Containerizing local commands

Reading time ~25 minutes

Running yarn from a container

Yarn Image from https://yarnpkg.com/en/

Within a continuous integration / continuous delivery system one of the hardest problems to deal with as the system and teams grow is build time dependency management. At first, one version of a few dependencies is totally manageable in traditional ways. yum install or apk add is the perfect solution for a single team or project.

Over time as the CI system begins to grow and support more and more teams this solution starts to show weaknesses. Anyone who has had to install rvm, nvm, or any of the other environment based tool version managers within a CI system knows the pain of getting things working right in a stable way. In addition, distributing the configuration for these tools can be just as challenging, especially when dealing with multiple versions of a tool.

One way to help address these complications (in addition to a few others) is to contain your tooling in Docker containers. This gives a few advantages over traditional package managers:

  • The software is entirely contained within Docker and can be installed or removed without fuss by any job that needs it
  • Containers can (and should) be built in house as to be reproducibly built at a minimum and fully audited and tracked within the change management tool if required
  • Multiple versions and configurations can exist side by side without any interference
  • Containers can be shared between teams and shell wrappers distributed via Homebrew

How can we run yarn in a container for a local project?

TL;DR: Docker volumes

The way the process works is similar to other Docker workflows:

  • We build a Docker image that has whatever tool we need
  • Then any configuration (no secrets!) are layered in to the image
  • When run the container, we mount our current working directory into the container
  • The command is executed in the running container, but acting on the local directory that is volume mounted
  • The command finishes and all output is captured in our local directory
  • The container exits and since we’ve used --rm, is completely gone

This gives us the effects of the tool without modifying other parts of the filesystem as one does in normal software installation. One issue that this process has as stated is that the command to run the container can be a bit unwieldy. In order to simplify things in this regard we must sacrifice the ‘no changes to the filesystem’ benefit by shipping a shell wrapper. Nonetheless, shipping a shell script or allowing others to create their own is a bit easier than full package / config management.

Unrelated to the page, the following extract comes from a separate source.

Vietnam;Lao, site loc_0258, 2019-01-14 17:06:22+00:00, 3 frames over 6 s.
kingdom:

Anyways, now that we have an idea of how it will work, let’s take a look at how it does work.

Step 1: Build a Docker image for yarn

The first item we need is a Docker image that contains our tooling. In this case we’re going to install yarn, a common dependency manager for Node, similar to npm. Since Yarn depends upon Node, we can create a container that has the specific version of each that is needed by the team using it. In this case we will install the latest Node and Yarn packages, but pinning them to other versions would be a fairly simple task.

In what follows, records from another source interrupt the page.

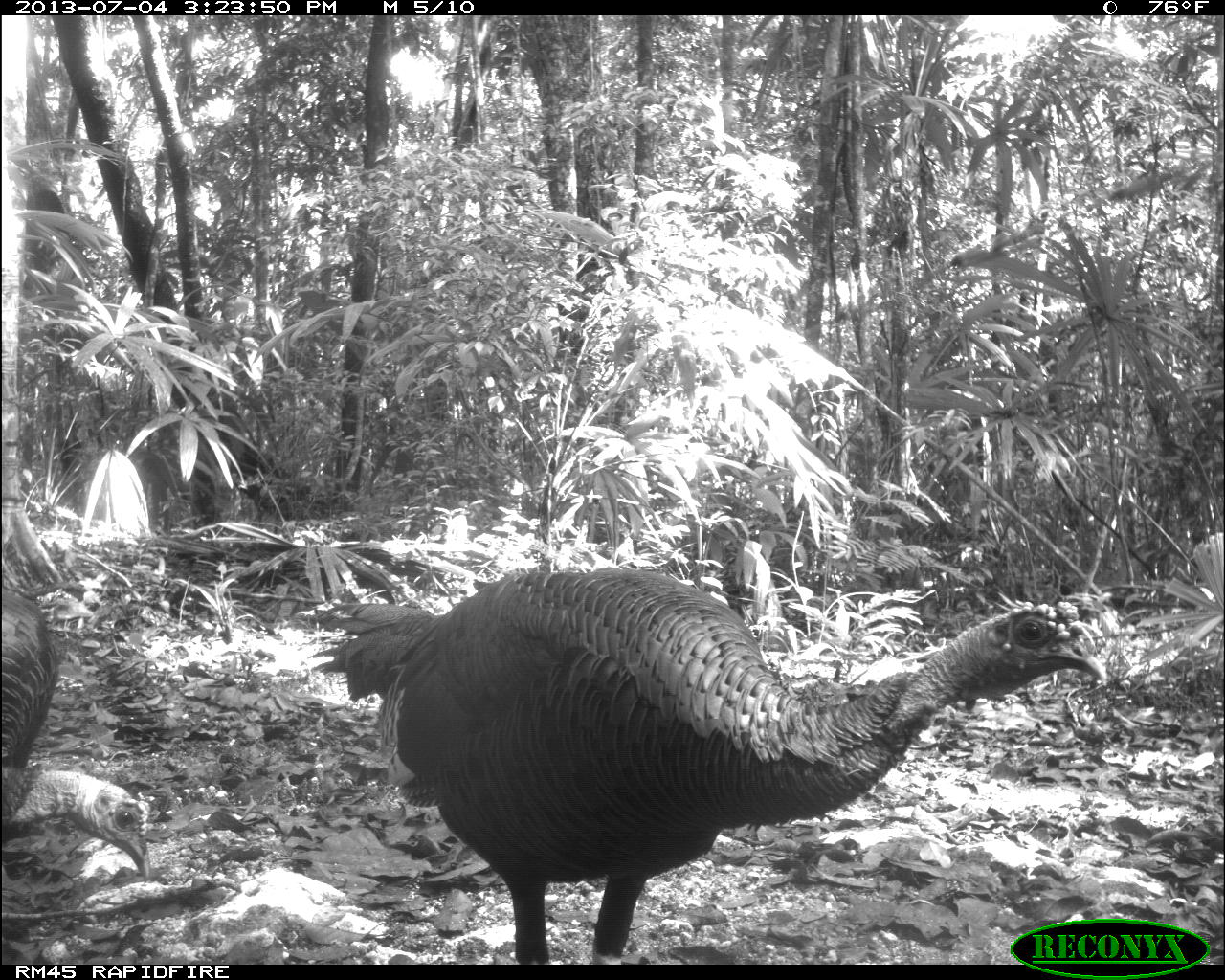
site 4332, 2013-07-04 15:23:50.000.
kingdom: Animalia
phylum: Chordata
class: Aves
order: Galliformes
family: Phasianidae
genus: Meleagris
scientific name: Meleagris ocellata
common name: ocellated turkey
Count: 2.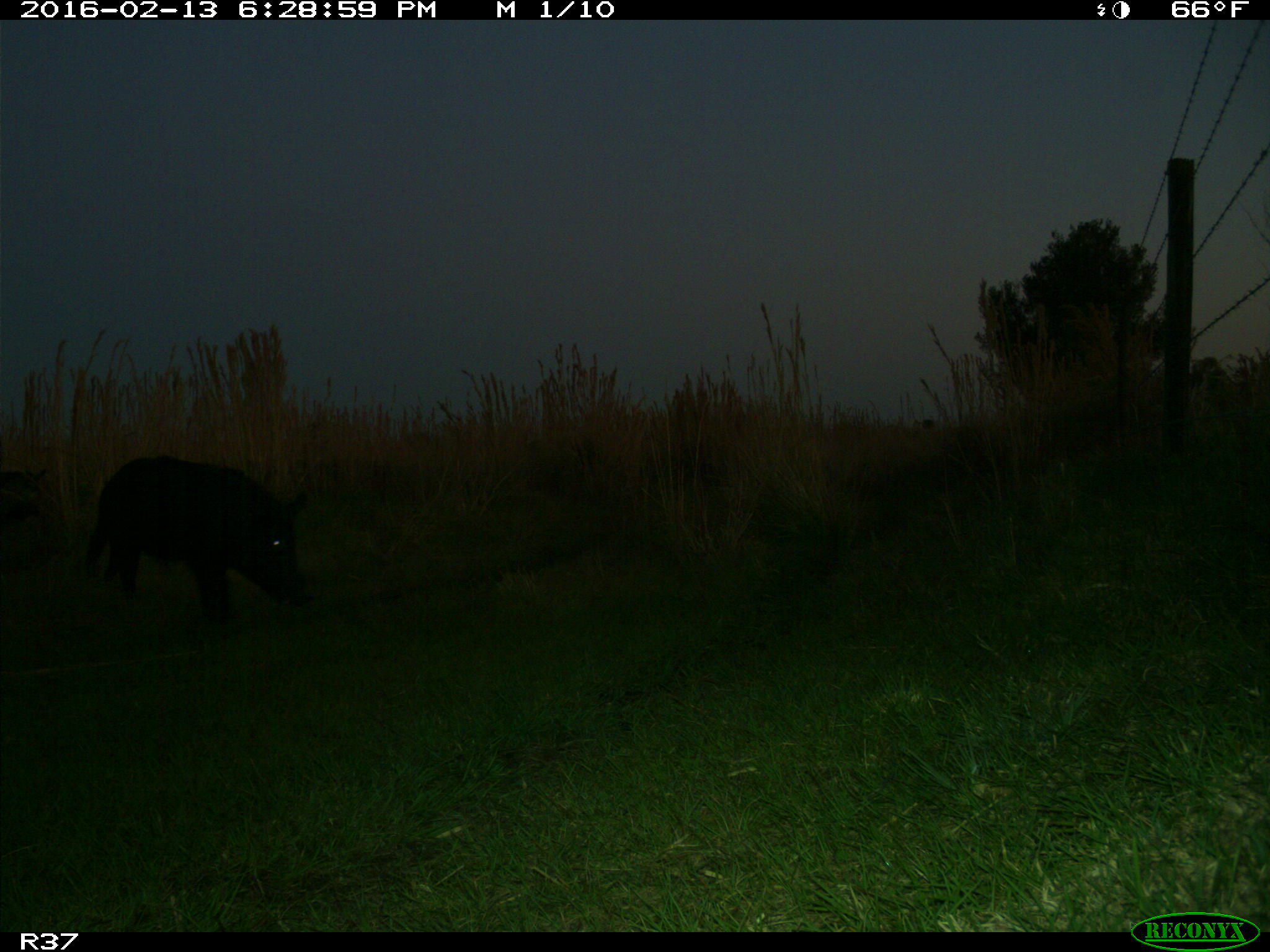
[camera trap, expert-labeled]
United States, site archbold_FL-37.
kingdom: Animalia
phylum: Chordata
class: Mammalia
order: Artiodactyla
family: Suidae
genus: Sus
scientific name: Sus scrofa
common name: wild boar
Sus scrofa (wild boar).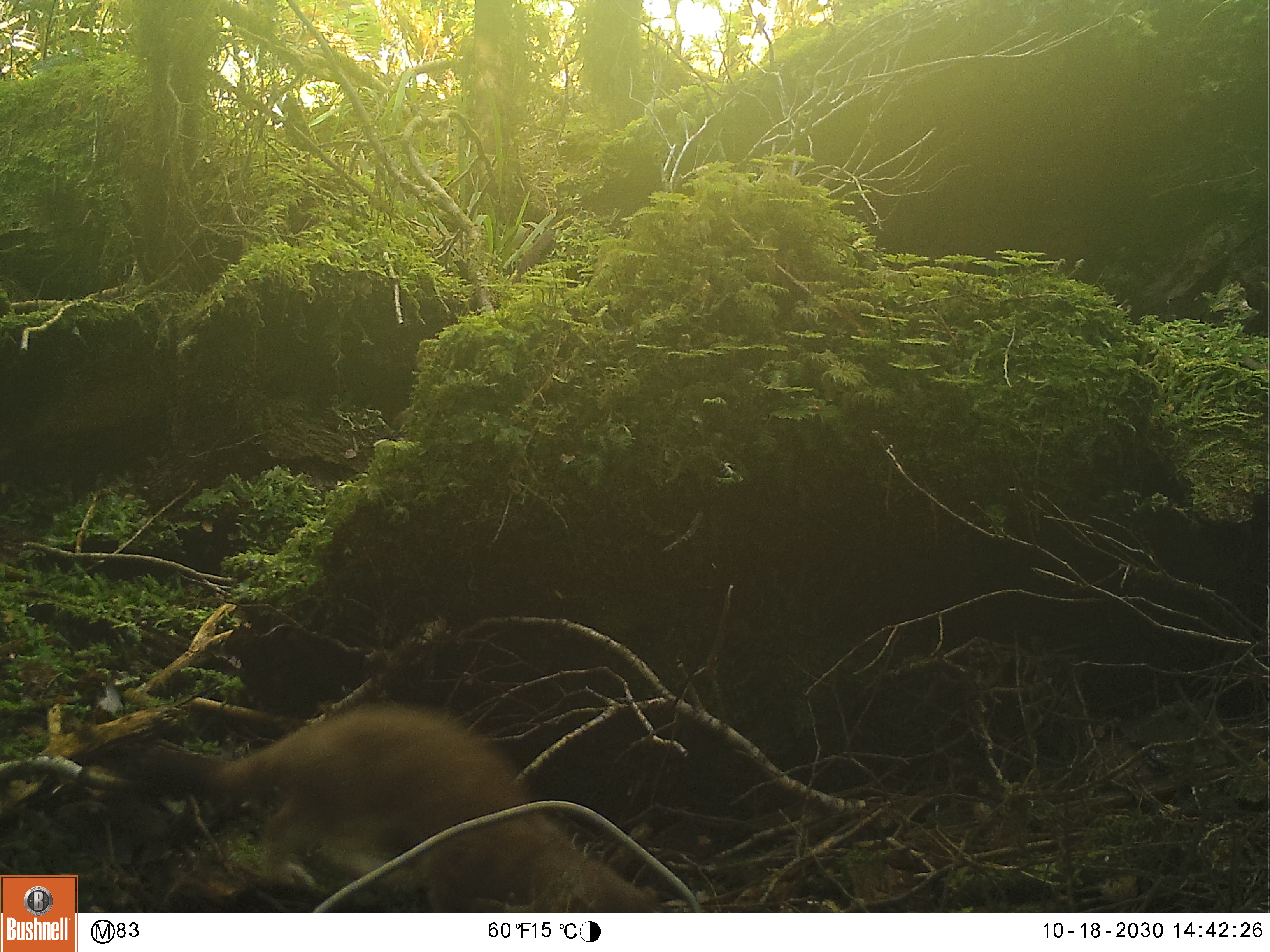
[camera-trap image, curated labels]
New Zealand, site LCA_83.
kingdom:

Let’s take a look at our Dockerfile here:

# We're using alpine for simplicity. We could make it smaller
# by downloading the tarball and adding to scratch with a multi-stage
# Docker build
FROM alpine

# Install yarn which should pull in node as a dependency
RUN apk add --update yarn

# We will configure the cache to use our volume mounted workspace
RUN yarn config set cache-folder /workspace/.yarn-cache

# Using an entrypoint allows us to pass in any args we need
ENTRYPOINT ["yarn"]

This super simple Dockerfile will give us a container that has yarn as an entrypoint. We can now build the image using a command like so:

docker build -t technolog/run-yarn .

This will give us the container named technolog/run-yarn that we can test with a command like this:

docker run --rm -ti technolog/run-yarn --version
# 1.3.2

Excellent, yarn works! However, in this configuration we have no way to have it operate on a local package.json or node_modules. Everything is still in the container. We will fix that by using a Docker volume mount.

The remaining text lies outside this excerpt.